(Stored items)
*** Begin section ***

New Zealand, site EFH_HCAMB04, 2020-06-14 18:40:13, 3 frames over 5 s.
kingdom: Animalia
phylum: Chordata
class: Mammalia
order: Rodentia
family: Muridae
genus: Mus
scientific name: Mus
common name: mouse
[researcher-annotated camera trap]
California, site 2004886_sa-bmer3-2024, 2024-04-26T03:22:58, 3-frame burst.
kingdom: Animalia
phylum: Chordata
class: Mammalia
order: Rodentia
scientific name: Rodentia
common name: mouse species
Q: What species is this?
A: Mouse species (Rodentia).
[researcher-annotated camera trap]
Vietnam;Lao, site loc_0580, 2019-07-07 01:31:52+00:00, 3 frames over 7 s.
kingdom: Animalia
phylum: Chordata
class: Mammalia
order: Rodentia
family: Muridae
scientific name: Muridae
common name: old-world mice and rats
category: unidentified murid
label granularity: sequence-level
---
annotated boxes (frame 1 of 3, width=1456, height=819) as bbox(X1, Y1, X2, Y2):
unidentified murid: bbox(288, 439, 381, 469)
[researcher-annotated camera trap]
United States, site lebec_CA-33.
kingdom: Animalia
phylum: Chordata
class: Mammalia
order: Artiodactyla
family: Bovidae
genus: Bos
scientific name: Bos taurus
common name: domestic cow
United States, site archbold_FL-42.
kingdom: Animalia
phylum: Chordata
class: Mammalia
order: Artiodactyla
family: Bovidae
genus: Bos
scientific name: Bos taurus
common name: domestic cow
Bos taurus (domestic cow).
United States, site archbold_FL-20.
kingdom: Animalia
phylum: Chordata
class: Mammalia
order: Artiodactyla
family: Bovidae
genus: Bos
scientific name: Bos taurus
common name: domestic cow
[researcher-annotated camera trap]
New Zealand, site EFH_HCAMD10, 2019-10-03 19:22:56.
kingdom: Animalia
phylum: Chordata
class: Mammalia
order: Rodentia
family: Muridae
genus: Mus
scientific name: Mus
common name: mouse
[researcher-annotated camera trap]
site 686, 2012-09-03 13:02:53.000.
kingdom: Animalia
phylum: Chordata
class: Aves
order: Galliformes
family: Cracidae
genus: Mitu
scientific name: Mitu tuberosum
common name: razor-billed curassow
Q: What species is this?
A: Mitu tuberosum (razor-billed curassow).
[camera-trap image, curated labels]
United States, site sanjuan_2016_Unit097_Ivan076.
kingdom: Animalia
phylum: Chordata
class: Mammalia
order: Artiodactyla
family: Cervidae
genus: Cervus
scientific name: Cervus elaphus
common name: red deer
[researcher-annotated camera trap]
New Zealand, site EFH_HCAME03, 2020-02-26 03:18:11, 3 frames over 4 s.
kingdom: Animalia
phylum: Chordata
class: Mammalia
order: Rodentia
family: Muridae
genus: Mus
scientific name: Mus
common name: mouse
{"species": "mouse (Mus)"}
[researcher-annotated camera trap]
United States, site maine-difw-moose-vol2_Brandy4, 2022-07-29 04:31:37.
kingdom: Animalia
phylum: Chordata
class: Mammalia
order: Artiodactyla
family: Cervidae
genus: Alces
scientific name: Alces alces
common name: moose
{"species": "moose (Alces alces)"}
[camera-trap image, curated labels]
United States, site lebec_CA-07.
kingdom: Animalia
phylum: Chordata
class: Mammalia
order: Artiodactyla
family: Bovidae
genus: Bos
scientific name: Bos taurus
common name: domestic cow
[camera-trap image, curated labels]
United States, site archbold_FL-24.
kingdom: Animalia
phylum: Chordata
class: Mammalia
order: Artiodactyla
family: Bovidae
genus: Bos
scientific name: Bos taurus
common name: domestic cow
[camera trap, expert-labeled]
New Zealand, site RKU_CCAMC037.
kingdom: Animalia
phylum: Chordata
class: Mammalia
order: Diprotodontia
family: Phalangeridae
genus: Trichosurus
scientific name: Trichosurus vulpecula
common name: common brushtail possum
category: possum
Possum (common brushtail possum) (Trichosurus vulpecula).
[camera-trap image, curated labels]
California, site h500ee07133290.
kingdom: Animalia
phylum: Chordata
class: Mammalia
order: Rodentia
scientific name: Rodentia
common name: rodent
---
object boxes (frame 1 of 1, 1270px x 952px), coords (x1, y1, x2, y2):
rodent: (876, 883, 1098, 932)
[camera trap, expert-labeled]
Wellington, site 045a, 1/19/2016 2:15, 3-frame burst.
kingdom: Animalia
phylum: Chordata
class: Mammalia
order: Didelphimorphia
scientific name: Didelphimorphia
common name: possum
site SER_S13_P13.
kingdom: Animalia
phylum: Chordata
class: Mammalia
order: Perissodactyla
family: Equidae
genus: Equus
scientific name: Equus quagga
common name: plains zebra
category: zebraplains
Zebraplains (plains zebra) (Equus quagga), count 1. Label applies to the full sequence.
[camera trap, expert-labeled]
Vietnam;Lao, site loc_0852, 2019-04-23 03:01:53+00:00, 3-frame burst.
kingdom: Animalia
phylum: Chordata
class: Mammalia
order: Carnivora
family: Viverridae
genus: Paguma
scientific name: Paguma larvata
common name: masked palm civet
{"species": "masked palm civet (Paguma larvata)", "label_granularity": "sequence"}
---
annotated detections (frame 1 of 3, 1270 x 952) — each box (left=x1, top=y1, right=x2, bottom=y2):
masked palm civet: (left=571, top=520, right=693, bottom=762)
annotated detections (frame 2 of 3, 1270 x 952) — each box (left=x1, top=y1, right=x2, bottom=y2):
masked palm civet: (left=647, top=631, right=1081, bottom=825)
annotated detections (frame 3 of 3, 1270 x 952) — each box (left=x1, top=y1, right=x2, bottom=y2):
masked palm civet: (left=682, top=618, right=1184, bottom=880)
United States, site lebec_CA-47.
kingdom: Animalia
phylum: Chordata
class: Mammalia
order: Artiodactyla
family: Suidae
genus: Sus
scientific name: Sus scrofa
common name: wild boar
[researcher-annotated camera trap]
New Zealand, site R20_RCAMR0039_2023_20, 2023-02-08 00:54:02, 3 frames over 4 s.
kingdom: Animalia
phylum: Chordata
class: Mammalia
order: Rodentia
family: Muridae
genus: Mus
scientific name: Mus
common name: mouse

*** End section ***

EXERCISE DIRECTIONS: Where the word "over" occurs in a line of the records, copy that line.

THE COMPLETED TASK:
New Zealand, site EFH_HCAMB04, 2020-06-14 18:40:13, 3 frames over 5 s.
Vietnam;Lao, site loc_0580, 2019-07-07 01:31:52+00:00, 3 frames over 7 s.
New Zealand, site EFH_HCAME03, 2020-02-26 03:18:11, 3 frames over 4 s.
New Zealand, site R20_RCAMR0039_2023_20, 2023-02-08 00:54:02, 3 frames over 4 s.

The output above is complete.